* Task statement
The records that appear below are to be restated word for word.

* Source material
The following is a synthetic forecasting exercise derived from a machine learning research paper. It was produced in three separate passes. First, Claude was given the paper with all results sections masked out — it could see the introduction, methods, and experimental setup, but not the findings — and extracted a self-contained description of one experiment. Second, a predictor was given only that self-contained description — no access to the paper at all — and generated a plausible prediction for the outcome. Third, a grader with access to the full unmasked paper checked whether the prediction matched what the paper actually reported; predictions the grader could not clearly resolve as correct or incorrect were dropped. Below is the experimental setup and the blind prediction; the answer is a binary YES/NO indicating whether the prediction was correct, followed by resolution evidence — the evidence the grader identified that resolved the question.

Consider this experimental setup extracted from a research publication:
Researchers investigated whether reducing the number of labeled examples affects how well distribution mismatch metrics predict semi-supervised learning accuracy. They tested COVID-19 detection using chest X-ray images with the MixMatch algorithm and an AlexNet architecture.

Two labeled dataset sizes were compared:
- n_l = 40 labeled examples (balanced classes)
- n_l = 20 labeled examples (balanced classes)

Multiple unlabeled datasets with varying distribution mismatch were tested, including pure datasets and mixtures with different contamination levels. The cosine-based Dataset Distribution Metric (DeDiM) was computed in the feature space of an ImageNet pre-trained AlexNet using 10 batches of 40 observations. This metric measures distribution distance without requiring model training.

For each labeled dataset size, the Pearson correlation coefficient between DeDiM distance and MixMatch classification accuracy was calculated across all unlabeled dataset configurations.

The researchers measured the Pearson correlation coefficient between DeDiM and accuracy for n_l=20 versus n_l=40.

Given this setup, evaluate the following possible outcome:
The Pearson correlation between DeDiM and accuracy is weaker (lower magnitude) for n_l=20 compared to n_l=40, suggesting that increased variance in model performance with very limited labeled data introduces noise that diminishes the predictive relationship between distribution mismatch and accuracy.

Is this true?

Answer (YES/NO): NO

* Solution to this exercise
The following is a synthetic forecasting exercise derived from a machine learning research paper. It was produced in three separate passes. First, Claude was given the paper with all results sections masked out — it could see the introduction, methods, and experimental setup, but not the findings — and extracted a self-contained description of one experiment. Second, a predictor was given only that self-contained description — no access to the paper at all — and generated a plausible prediction for the outcome. Third, a grader with access to the full unmasked paper checked whether the prediction matched what the paper actually reported; predictions the grader could not clearly resolve as correct or incorrect were dropped. Below is the experimental setup and the blind prediction; the answer is a binary YES/NO indicating whether the prediction was correct, followed by resolution evidence — the evidence the grader identified that resolved the question.

Consider this experimental setup extracted from a research publication:
Researchers investigated whether reducing the number of labeled examples affects how well distribution mismatch metrics predict semi-supervised learning accuracy. They tested COVID-19 detection using chest X-ray images with the MixMatch algorithm and an AlexNet architecture.

Two labeled dataset sizes were compared:
- n_l = 40 labeled examples (balanced classes)
- n_l = 20 labeled examples (balanced classes)

Multiple unlabeled datasets with varying distribution mismatch were tested, including pure datasets and mixtures with different contamination levels. The cosine-based Dataset Distribution Metric (DeDiM) was computed in the feature space of an ImageNet pre-trained AlexNet using 10 batches of 40 observations. This metric measures distribution distance without requiring model training.

For each labeled dataset size, the Pearson correlation coefficient between DeDiM distance and MixMatch classification accuracy was calculated across all unlabeled dataset configurations.

The researchers measured the Pearson correlation coefficient between DeDiM and accuracy for n_l=20 versus n_l=40.

Given this setup, evaluate the following possible outcome:
The Pearson correlation between DeDiM and accuracy is weaker (lower magnitude) for n_l=20 compared to n_l=40, suggesting that increased variance in model performance with very limited labeled data introduces noise that diminishes the predictive relationship between distribution mismatch and accuracy.

Is this true?

Answer (YES/NO): NO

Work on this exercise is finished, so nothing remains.